> _PROBLEM 1_:
Name every user whose post in the forum thread about buying Microsoft Office has its own header.
> _PROBLEM 2_:
From the entries, copy out the lines starting with the line that contains "Out of all the" and going on through the line that contains "2890 centimetres", both included.

> _DOCUMENT SECTION_:
Thanks.. Thats even cheaper and downloading suits me better!

Edit - Actually, that was Office 2013!


----------



## NewEdition (2 Dec 2016)

This is the one I will get:
http://www.mmoga.com/Software/Office/Microsoft-Office-2016-Home-and-Business-1-User.html

Are you sure thats a one-off price and not an annual charge?
The annual charge would make it in line with what I see on the MS site


----------



## jaykayphd (2 Dec 2016)

As far as I know Office 365 is the subscription version. 2016 is the once of payment version.  That particular product in your link seems to be unavailable by the way.




NewEdition said:


> This is the one I will get:
> http://www.mmoga.com/Software/Office/Microsoft-Office-2016-Home-and-Business-1-User.html
> 
> Are you sure thats a one-off price and not an annual charge?
> The annual charge would make it in line with what I see on the MS site


----------



## dub_nerd (2 Dec 2016)

The version in your first post is Office Professional, while the later ones are Office Home and Business which would explain some of the discrepancy. For sites like this I would usually Google something like "can i trust softelectronics.co.uk", to look for trust sites. In the case of that first one it looks reasonable ok:



I didn't look at the others. Interested to know how you get on as those prices look very reasonable.

> _RECORDS FOR PROCESSING_:
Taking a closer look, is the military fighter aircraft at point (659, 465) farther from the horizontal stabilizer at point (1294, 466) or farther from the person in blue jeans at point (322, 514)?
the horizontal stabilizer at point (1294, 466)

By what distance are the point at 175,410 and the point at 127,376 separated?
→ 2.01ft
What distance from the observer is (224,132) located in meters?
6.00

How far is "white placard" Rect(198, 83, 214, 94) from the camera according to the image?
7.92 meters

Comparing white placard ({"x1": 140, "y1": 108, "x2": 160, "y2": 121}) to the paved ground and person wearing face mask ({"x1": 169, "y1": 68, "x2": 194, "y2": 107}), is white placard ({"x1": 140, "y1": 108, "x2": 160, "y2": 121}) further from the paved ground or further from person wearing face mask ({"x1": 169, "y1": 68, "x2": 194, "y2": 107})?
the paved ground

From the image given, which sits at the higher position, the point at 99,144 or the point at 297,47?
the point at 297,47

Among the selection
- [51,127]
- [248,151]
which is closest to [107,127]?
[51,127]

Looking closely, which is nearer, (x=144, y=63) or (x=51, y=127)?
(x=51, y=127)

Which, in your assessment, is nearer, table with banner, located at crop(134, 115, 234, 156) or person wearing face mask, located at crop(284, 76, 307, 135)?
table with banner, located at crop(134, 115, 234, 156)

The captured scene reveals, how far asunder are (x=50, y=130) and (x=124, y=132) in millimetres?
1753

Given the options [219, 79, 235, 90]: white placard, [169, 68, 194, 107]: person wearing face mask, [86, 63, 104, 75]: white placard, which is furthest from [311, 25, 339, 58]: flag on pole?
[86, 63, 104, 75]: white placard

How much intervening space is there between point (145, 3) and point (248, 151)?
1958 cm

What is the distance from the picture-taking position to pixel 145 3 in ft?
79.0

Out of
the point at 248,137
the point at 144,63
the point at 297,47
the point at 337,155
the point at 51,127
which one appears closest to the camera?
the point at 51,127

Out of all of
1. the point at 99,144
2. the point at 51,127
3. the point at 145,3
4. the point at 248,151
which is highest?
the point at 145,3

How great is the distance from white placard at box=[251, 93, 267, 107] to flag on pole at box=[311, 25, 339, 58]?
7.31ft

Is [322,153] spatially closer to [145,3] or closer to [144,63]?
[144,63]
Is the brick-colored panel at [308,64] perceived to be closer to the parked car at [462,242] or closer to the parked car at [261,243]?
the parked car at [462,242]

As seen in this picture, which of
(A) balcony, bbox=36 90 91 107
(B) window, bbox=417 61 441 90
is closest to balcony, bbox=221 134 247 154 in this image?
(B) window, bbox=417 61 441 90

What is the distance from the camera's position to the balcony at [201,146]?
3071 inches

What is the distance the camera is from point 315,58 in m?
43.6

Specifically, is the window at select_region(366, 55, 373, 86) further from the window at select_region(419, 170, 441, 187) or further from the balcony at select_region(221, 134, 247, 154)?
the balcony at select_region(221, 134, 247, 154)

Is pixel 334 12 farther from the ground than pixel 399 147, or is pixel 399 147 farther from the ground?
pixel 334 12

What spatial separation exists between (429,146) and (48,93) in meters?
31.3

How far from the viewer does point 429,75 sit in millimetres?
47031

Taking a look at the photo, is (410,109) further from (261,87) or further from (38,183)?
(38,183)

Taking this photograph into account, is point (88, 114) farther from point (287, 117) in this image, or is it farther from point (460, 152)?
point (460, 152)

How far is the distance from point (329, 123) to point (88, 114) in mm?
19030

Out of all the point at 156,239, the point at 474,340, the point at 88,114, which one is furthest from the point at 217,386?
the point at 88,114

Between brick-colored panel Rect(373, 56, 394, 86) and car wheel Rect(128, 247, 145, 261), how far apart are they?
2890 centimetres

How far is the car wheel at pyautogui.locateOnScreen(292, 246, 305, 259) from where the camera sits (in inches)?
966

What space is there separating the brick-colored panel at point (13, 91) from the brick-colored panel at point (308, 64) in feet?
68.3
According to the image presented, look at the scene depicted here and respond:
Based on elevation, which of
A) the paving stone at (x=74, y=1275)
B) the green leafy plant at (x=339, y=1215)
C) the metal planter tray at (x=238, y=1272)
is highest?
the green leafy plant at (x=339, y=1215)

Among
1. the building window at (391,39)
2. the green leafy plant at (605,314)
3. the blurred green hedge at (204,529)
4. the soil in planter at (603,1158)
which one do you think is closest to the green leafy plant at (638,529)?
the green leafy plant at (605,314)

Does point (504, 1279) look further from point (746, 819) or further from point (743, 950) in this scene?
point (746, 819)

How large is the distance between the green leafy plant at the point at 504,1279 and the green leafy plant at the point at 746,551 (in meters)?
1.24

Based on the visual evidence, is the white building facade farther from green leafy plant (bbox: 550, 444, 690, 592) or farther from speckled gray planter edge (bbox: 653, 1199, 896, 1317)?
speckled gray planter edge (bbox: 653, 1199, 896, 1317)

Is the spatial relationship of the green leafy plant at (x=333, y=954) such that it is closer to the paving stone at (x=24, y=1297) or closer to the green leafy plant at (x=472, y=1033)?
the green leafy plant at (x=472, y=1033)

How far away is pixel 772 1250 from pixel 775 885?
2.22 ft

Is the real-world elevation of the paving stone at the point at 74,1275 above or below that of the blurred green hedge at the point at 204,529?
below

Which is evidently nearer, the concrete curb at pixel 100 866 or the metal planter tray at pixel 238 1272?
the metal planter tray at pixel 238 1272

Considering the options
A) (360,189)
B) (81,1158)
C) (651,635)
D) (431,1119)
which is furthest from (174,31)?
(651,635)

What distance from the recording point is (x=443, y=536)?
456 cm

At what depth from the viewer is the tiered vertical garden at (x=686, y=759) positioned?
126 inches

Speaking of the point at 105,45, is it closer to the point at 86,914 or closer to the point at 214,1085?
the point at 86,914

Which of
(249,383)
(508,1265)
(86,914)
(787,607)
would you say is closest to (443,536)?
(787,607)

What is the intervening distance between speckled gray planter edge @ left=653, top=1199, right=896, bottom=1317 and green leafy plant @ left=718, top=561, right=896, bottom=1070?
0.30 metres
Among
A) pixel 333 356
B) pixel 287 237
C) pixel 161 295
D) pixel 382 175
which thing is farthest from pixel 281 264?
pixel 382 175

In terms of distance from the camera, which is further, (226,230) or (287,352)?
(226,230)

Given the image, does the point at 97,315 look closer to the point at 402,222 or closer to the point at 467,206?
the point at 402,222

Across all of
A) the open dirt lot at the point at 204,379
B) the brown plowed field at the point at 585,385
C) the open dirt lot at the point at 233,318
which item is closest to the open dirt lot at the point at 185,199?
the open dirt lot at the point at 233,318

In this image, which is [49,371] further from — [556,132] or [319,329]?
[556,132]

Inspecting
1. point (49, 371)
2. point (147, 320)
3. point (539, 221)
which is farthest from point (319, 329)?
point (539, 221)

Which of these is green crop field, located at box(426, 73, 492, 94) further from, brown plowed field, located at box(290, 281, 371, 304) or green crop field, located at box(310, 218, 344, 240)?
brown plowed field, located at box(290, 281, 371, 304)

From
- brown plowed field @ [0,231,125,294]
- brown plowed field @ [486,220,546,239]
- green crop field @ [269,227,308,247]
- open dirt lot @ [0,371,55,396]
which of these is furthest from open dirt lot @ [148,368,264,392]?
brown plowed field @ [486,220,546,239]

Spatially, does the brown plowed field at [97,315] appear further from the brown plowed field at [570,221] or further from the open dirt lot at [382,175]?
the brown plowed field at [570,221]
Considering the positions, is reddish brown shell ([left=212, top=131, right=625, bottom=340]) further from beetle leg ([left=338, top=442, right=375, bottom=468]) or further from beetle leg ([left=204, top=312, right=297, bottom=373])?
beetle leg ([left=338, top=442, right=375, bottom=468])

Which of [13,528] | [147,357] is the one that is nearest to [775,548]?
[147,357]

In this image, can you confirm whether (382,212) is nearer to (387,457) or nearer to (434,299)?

> _EXERCISE RESPONSE 1_:
NewEdition, jaykayphd, dub_nerd

> _EXERCISE RESPONSE 2_:
Out of all the point at 156,239, the point at 474,340, the point at 88,114, which one is furthest from the point at 217,386?
the point at 88,114

Between brick-colored panel Rect(373, 56, 394, 86) and car wheel Rect(128, 247, 145, 261), how far apart are they?
2890 centimetres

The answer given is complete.